*Required actions*.
1 > Repeat everything in the passage about Liam Neeson rushing to the Montreal hospital from "Liam Neeson describes" down to "Dickensian place, Tom.".
2 > In the passage about Liam Neeson rushing to the Montreal hospital, how many people does Neeson say were in the emergency room when he walked in?
3 > Take the passage about Liam Neeson rushing to the Montreal hospital further, continuing from the point where it stops.

*Text*.
------------------------------
Liam Neeson describes rushing to the Montreal hospital
"I'd been to Montreal maybe twice before. And for some reason, I thought the city's this size." He holds his hands out in front of him then, cupped like he is drinking water.
"I thought that it was this little comfortable little city," he says.
"And for some reason, I thought the hospital that I was in a taxi racing toward was gonna be a nice little hospital.
But it was this huge, glassy, black place. A Dickensian place, Tom.
"I walked into the emergency — it's like seventy, eighty people, broken arms, black eyes, all that — and for the first time in years,
nobody recognizes me. Not the nurses. The patients. No one.
And I've come all this way, and they won't let me see her.
And I'm looking past them, starting to push — I'm like, Fuck, I know my wife's back there someplace.
I pull out a cell phone — and a security guard comes up, starts saying, 'Sorry, sir, you can't use that in here,
and I'm about to ask him if he knew me, when he disappears to answer a phone call or something.
------------------------------
Source records:
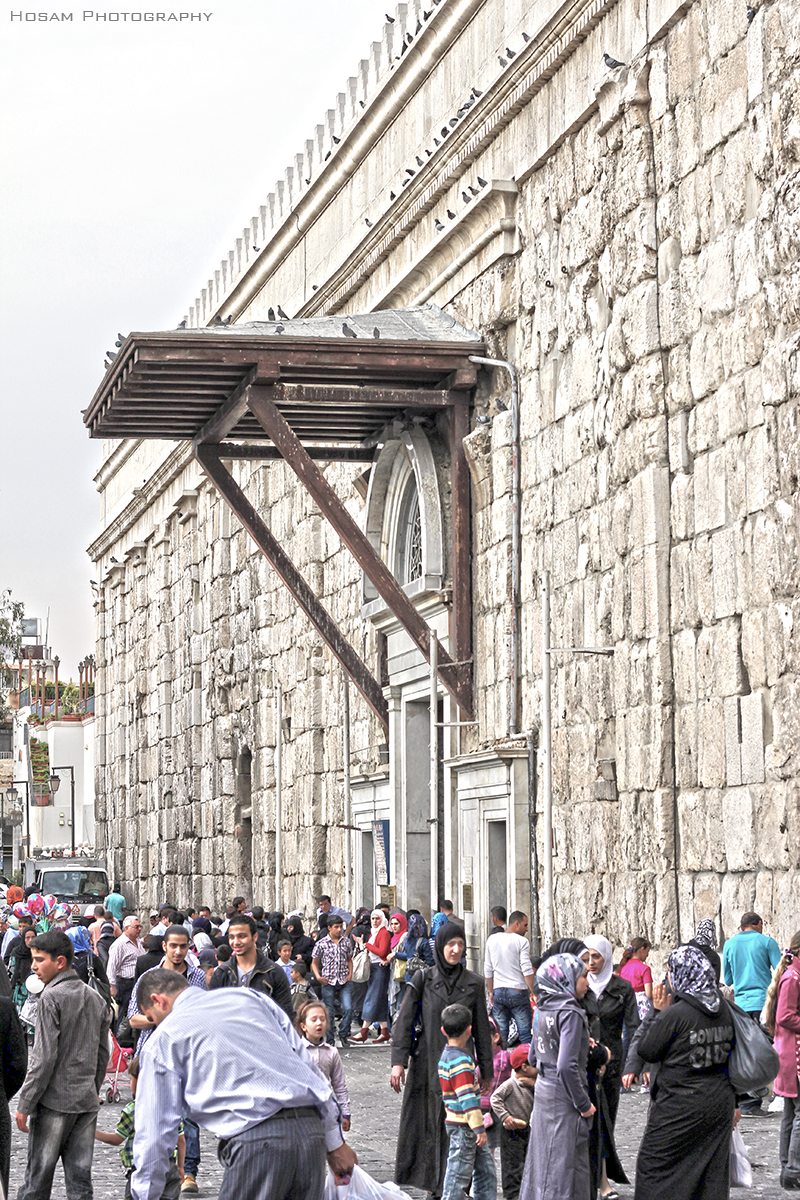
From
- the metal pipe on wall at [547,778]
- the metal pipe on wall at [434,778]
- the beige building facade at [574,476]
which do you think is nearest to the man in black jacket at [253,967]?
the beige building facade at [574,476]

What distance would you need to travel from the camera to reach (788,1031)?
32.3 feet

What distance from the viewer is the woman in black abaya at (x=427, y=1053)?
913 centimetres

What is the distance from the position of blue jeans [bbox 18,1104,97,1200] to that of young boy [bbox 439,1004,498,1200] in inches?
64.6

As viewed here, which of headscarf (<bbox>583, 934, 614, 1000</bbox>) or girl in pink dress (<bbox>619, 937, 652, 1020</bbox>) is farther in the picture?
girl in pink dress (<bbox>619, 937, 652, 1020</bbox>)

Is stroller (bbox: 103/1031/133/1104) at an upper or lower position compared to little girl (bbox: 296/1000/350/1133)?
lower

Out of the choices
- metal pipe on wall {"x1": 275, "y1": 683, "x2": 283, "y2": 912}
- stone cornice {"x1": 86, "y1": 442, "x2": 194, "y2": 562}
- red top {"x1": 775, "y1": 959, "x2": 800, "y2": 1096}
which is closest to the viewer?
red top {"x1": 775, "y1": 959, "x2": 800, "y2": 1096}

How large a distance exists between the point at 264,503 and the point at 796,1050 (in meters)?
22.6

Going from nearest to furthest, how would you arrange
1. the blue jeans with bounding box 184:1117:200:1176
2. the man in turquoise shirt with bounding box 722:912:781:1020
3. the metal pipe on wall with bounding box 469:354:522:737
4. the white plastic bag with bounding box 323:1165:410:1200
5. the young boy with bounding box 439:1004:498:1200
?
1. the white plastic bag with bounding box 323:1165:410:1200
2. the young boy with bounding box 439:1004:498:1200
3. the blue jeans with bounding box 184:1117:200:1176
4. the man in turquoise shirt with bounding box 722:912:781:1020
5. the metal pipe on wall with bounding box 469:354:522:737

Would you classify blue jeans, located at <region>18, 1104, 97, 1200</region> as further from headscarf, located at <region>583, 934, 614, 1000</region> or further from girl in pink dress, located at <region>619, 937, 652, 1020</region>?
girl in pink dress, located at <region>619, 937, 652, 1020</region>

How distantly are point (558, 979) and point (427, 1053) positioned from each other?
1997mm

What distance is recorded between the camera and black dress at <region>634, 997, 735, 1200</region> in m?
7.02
------------------------------
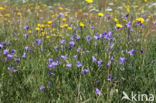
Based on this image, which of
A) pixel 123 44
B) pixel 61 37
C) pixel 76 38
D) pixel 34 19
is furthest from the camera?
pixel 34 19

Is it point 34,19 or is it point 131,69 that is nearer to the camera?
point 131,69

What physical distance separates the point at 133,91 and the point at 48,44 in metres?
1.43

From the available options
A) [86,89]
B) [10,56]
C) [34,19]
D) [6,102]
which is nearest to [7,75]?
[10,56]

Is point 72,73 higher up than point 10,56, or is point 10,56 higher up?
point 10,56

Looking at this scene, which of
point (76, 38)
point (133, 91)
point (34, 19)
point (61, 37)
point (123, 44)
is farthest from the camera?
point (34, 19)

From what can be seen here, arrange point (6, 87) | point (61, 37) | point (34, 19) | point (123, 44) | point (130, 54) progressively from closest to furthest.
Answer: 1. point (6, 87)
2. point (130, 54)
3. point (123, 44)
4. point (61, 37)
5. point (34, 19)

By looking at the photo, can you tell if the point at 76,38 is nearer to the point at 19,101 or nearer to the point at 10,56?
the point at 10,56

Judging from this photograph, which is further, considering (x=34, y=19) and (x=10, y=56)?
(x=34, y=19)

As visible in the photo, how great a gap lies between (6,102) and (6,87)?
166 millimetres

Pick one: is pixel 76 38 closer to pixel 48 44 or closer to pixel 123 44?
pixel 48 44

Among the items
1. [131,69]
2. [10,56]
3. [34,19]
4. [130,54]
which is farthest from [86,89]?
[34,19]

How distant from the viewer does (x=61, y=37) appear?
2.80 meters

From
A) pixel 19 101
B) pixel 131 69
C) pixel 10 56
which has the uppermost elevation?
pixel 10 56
------------------------------
*Answer list*.
1 >
Liam Neeson describes rushing to the Montreal hospital
"I'd been to Montreal maybe twice before. And for some reason, I thought the city's this size." He holds his hands out in front of him then, cupped like he is drinking water.
"I thought that it was this little comfortable little city," he says.
"And for some reason, I thought the hospital that I was in a taxi racing toward was gonna be a nice little hospital.
But it was this huge, glassy, black place. A Dickensian place, Tom.

2 > He says there were about seventy or eighty people.

3 >
So I went outside. It's freezing cold, and I thought, What am I gonna do? How am I going to get past the security?
"And I see two nurses, ladies, having a cigarette.
I walk up, and luckily one of them recognizes me.
And I'll tell you, I was so fucking grateful — for the first time in I don't know how long — to be recognized.
And this one, she says, 'Go in that back door there.' She points me to it. 'Make a left. She's in a room there.
So I get there, just in time. And all these young doctors, who look all of eighteen years of age, they tell me the worst." He purses his lips, mouth dry. "The worst."